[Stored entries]
[Start of section]

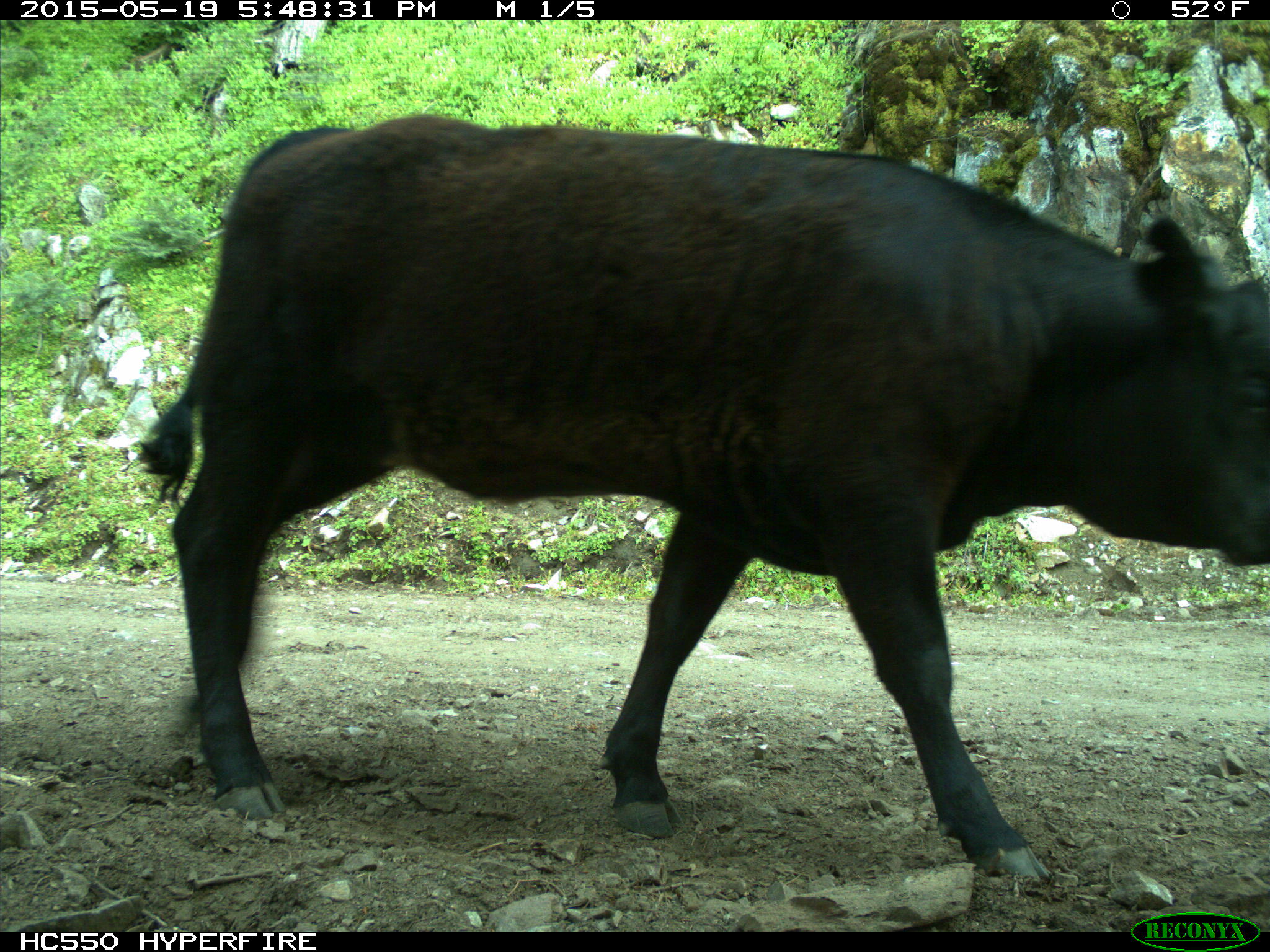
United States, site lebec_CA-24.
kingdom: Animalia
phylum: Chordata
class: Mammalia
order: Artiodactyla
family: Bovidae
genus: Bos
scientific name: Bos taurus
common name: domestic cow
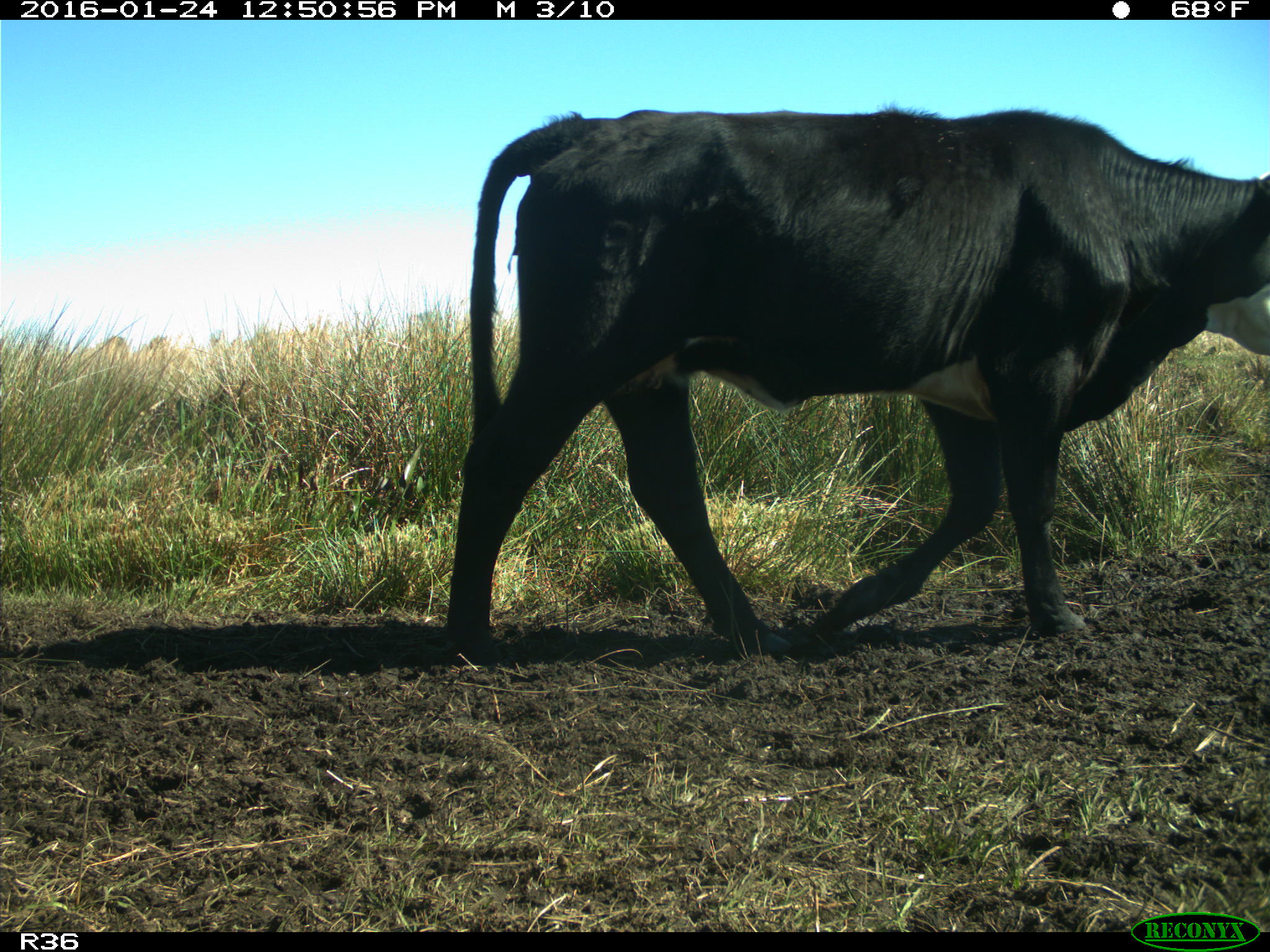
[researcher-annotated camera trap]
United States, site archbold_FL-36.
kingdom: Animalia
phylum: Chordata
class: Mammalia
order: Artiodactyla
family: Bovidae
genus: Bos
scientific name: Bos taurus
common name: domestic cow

[End of section]

## WORK ORDER
Pictures aside, give the data again exactly as it appears.

## EXERCISE SOLUTION
United States, site lebec_CA-24.
kingdom: Animalia
phylum: Chordata
class: Mammalia
order: Artiodactyla
family: Bovidae
genus: Bos
scientific name: Bos taurus
common name: domestic cow
[researcher-annotated camera trap]
United States, site archbold_FL-36.
kingdom: Animalia
phylum: Chordata
class: Mammalia
order: Artiodactyla
family: Bovidae
genus: Bos
scientific name: Bos taurus
common name: domestic cow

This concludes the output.